Repelente

Zinegotzi vs Karabinagre

El final de los orines sin control

P or los sanitarios portátiles! Se acabaron de una vez por todas los orines sin control en nuestras gloriosas fiestas. En un alarde de imaginación, nuestro insigne Consistorio ha dado con una fórmula ingeniosa y puesta en práctica en otros lares para poner fin a tanto vandalismo miccionador: el repelente de pis.

Aplicando esta sustancia en la pared, se consigue que el desalmado meón de turno se ponga perdido con su propia orina, ya que, según sale el líquido por el conducto reglamentario, rebota del muro como si fuera una pelota y termina alcanzando al sinvergüenza que lo estaba soltando como si estuviera en el excusado de su casa. Un justo castigo a su falta de civismo al llenar la calle con sus orines.

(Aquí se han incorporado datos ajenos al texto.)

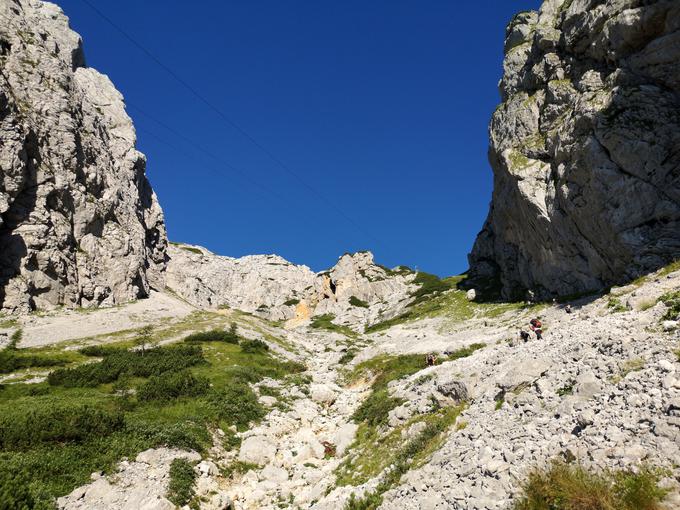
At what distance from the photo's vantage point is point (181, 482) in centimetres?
1767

Así que cuando veamos a alguien con los bajos del pantalón y las zapatillas húmedas, desprendiendo un profundo tufo hediondo y con un sospechoso color amarillento, ya sabemos qué le ha pasado.

Ese es su particular sambenito por el pecado cometido y que le sirva para aprender la lección y que la próxima vez busque uno de los abundantes lugares existentes en las calles de la ciudad para aligerar la vejiga sin molestar al resto de la humanidad. ¡A mear donde corresponde!

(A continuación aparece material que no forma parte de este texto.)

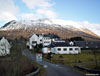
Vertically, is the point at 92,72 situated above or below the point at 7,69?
below

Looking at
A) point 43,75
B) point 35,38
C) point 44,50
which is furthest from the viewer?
point 35,38

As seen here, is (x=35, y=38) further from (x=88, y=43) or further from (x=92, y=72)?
(x=92, y=72)

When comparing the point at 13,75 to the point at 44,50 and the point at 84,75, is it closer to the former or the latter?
the point at 84,75

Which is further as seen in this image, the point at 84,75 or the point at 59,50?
the point at 59,50

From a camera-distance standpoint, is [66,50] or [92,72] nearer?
[92,72]

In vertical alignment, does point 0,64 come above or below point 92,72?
above

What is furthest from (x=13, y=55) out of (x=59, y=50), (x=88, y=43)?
(x=88, y=43)

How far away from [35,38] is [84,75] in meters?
68.0

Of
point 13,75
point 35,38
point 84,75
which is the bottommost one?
point 84,75

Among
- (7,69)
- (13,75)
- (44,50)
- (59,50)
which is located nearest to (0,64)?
(7,69)

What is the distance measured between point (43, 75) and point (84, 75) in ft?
13.1

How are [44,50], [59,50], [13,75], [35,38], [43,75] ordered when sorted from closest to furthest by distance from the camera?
[13,75] → [43,75] → [59,50] → [44,50] → [35,38]

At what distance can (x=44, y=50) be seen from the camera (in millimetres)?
58844

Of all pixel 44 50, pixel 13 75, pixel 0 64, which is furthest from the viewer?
pixel 44 50
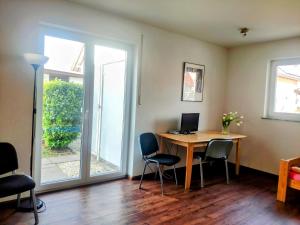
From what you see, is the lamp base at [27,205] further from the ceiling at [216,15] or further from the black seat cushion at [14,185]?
the ceiling at [216,15]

Unas buenas katiuskas y ¡listo!

Por las malditas y dolorosas piedras del riñón! ¿Quién no se ha visto en una urgencia bestial y ha tenido que aliviarse en la primera esquina disponible porque no había otra alternativa? El que esté libre de pecado que tire la primera piedra. Y los tenemos de todas las edades, desde tiernos infantes a veteranos a los que la próstata no da tregua, haga frío o calor.

Tampoco voy a defender eso de mearse en los portales, que a mí también me jode cuando encuentro el mío como si se hubiera desbordado otra vez el Arga. Pero en algunos espacios no molesta tanto y los orines simplemente se suman a la abundante mierda que inunda las calles por las noches sanfermineras. Hasta que llegan los servicios de limpieza con la manguera en ristre a tope de jabón y baldean las calles llevándose por el aliviadero el conjunto de líquidos que cubren el suelo como si alguien hubiera extendido Loctite. Y así, todos contentos.

Además, ante la posibilidad de terminar perdidos a causa del efecto del repelente escupe pis, nada mejor que enfundarse unas buenas katiuskas o mear de lateral para pringar al de al lado, que ingenio nunca faltan en las fiestas para salvar los momentos más comprometidos. ¡Hecha la ley, hecha la trampa!